** Begin Provided records **

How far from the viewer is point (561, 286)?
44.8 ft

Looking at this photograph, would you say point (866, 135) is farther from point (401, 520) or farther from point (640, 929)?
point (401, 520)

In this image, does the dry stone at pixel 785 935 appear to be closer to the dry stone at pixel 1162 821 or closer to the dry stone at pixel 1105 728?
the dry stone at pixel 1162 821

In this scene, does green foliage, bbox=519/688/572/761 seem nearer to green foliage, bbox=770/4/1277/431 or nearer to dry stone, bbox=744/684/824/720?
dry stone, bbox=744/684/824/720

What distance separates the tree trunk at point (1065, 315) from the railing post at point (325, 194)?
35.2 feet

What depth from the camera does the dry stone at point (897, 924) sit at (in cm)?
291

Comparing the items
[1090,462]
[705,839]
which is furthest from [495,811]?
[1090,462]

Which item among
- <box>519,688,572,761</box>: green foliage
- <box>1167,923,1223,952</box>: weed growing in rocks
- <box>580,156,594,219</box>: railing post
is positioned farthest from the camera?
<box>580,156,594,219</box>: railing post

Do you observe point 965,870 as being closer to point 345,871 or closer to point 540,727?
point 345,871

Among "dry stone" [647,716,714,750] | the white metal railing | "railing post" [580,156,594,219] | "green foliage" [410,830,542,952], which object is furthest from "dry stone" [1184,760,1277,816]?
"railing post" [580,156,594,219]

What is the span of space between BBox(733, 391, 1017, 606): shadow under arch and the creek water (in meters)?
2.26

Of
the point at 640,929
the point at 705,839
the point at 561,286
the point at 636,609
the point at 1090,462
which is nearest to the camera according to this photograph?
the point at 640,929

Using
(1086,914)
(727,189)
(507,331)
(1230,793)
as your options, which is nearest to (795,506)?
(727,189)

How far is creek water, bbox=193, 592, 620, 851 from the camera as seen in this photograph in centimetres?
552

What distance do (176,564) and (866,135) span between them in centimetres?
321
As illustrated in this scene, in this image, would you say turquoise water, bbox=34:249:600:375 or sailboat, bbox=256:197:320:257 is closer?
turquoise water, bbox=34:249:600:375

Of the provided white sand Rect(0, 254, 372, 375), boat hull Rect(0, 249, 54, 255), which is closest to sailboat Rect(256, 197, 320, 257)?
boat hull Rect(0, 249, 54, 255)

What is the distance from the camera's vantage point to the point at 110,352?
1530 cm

** End Provided records **

» **Problem requirements**: Will you copy word for word everything from the line containing "How far is creek" down to the last line above?

» **Correct output**:
How far is creek water, bbox=193, 592, 620, 851 from the camera as seen in this photograph in centimetres?
552

What distance do (176,564) and (866,135) span between them in centimetres?
321
As illustrated in this scene, in this image, would you say turquoise water, bbox=34:249:600:375 or sailboat, bbox=256:197:320:257 is closer?
turquoise water, bbox=34:249:600:375

Of the provided white sand Rect(0, 254, 372, 375), boat hull Rect(0, 249, 54, 255), which is closest to sailboat Rect(256, 197, 320, 257)?
boat hull Rect(0, 249, 54, 255)

What is the distance from the camera's vantage point to the point at 110,352?
1530 cm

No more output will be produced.